Work instructions: With the pictures omitted, output word for word the lines from the one containing "order: Rodentia" through the end of the records.

Recorded data:
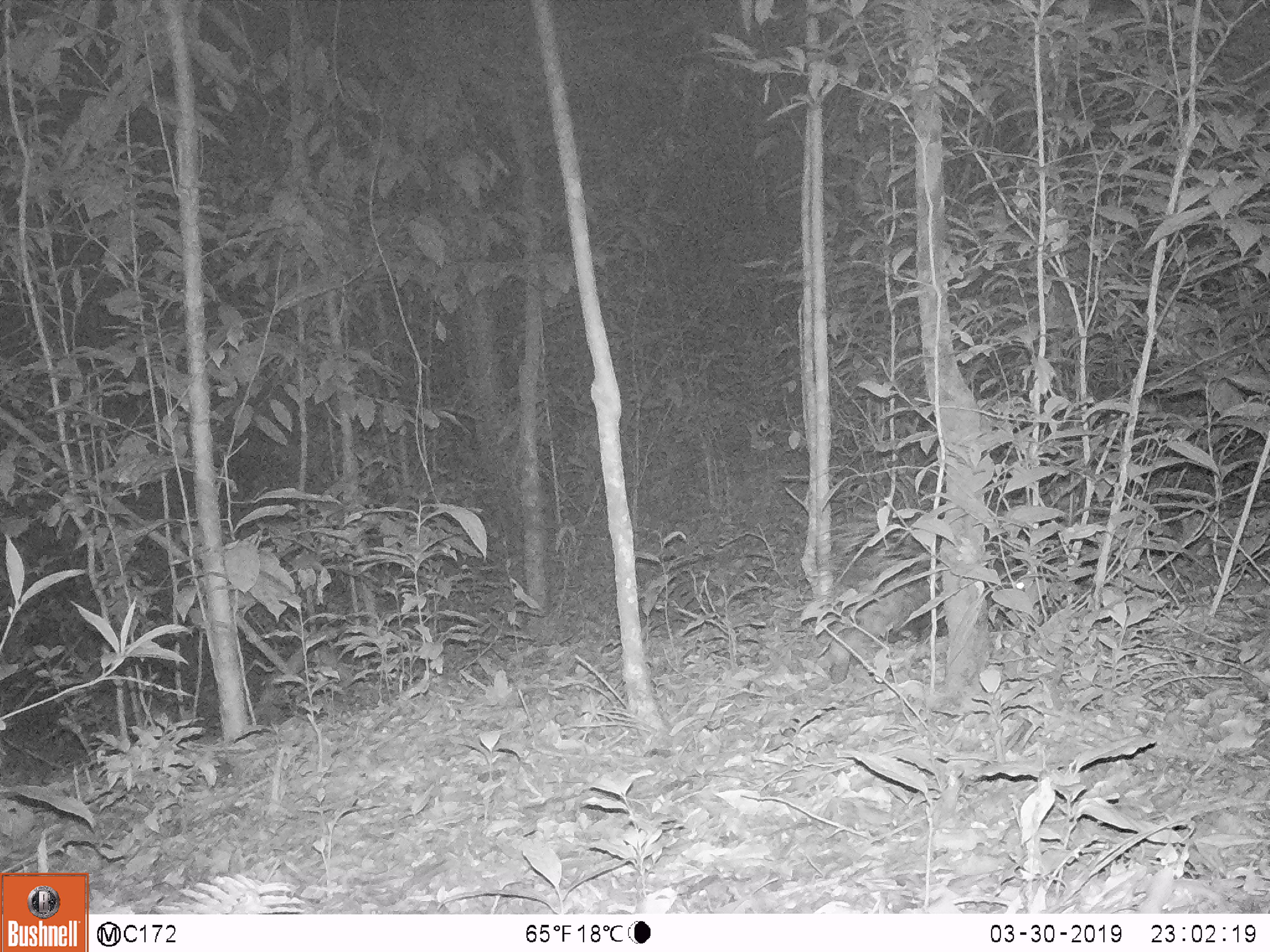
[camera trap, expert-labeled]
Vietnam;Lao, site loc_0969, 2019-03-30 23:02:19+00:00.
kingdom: Animalia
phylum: Chordata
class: Mammalia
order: Rodentia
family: Hystricidae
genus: Hystrix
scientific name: Hystrix brachyura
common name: malayan porcupine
Malayan porcupine (Hystrix brachyura). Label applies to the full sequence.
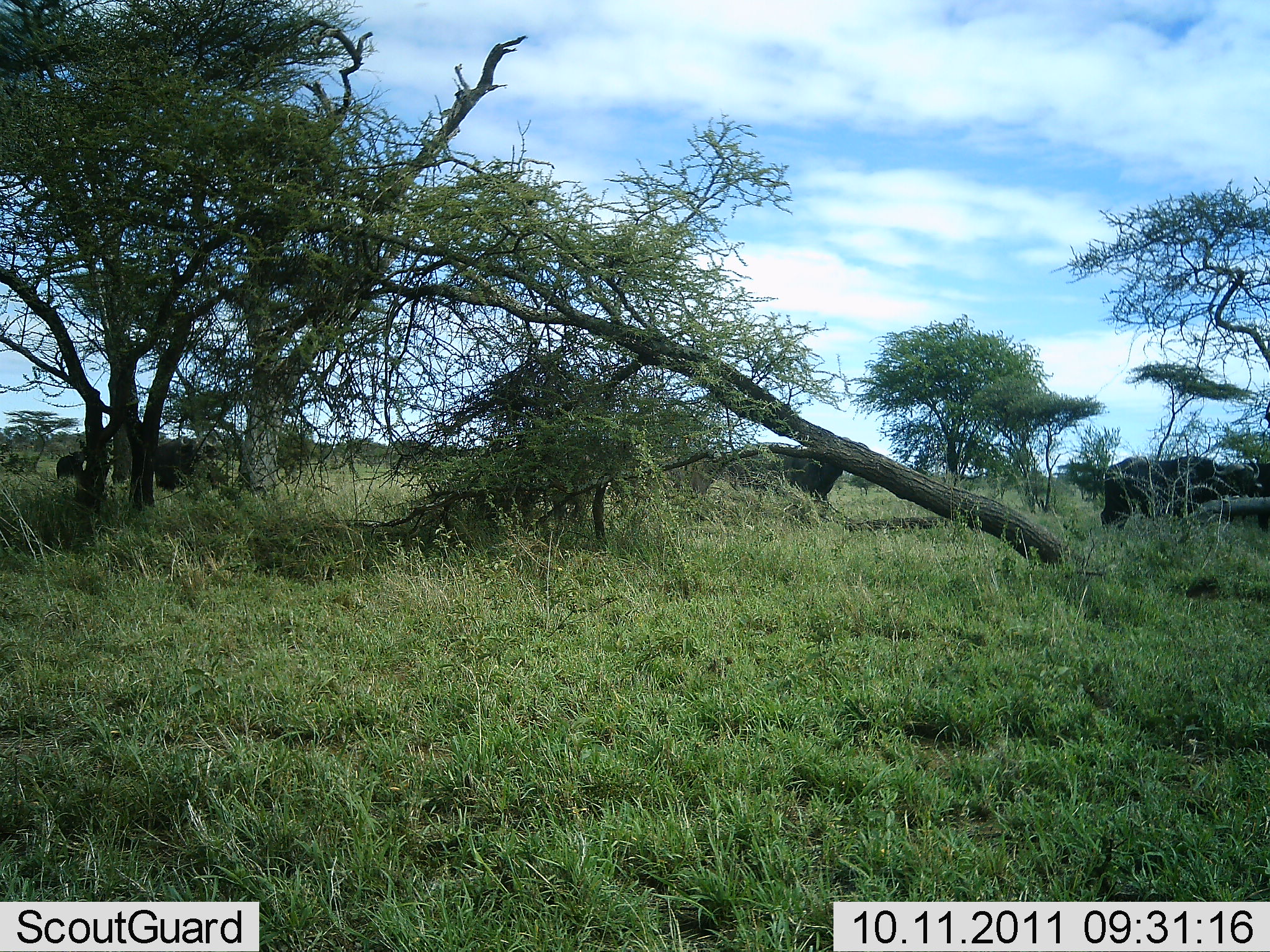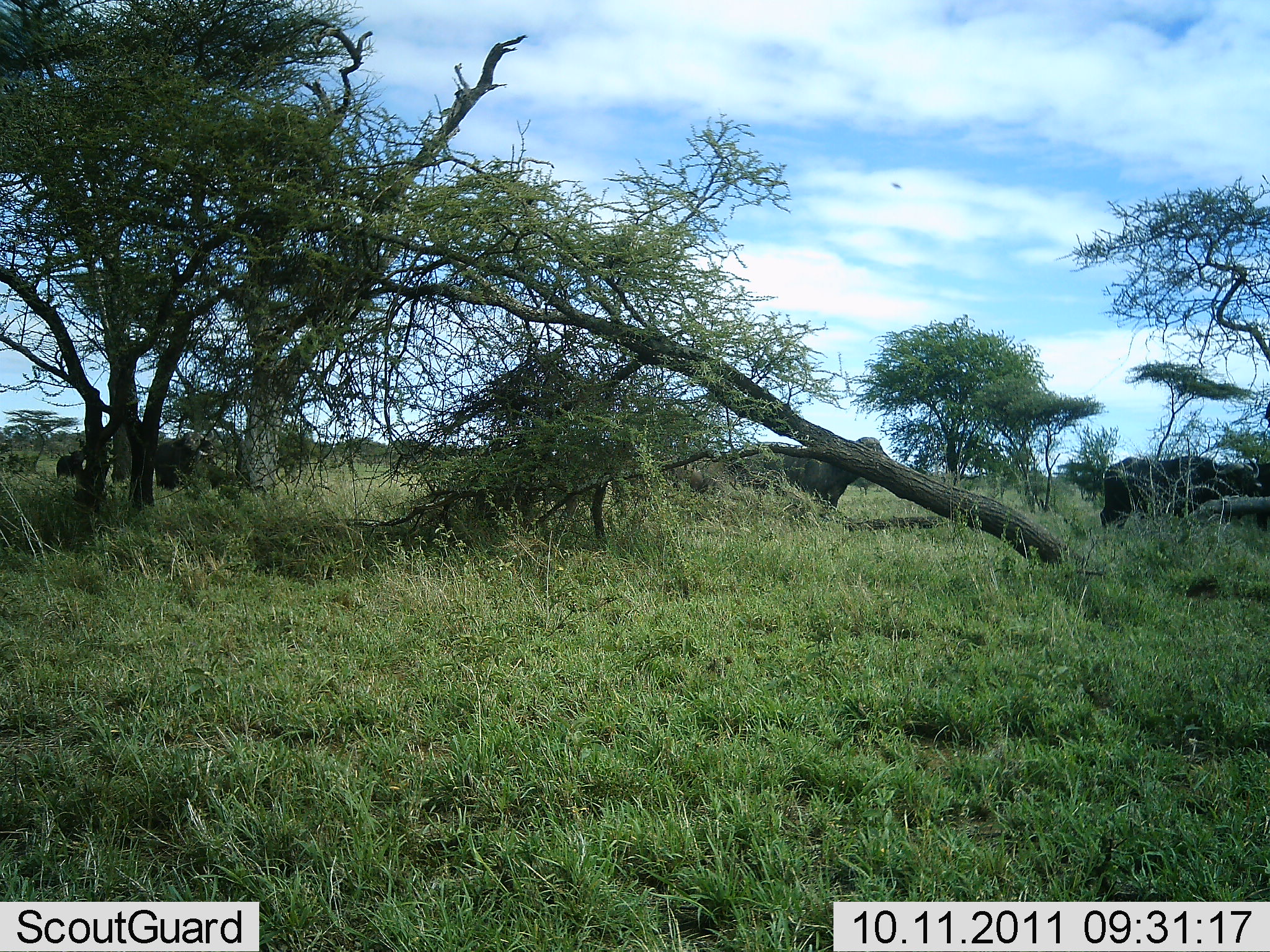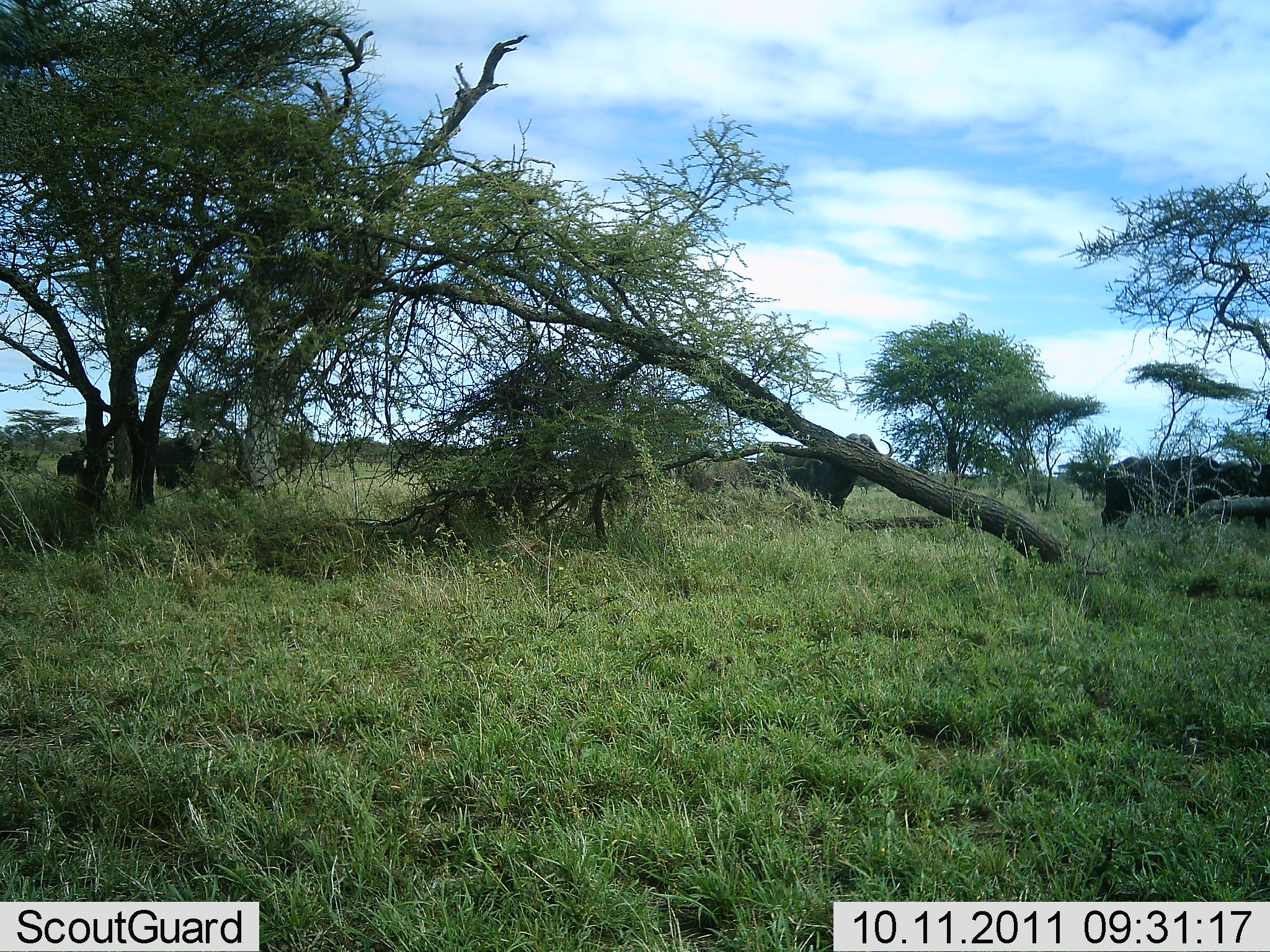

Solution:
order: Rodentia
family: Hystricidae
genus: Hystrix
scientific name: Hystrix brachyura
common name: malayan porcupine
Malayan porcupine (Hystrix brachyura). Label applies to the full sequence.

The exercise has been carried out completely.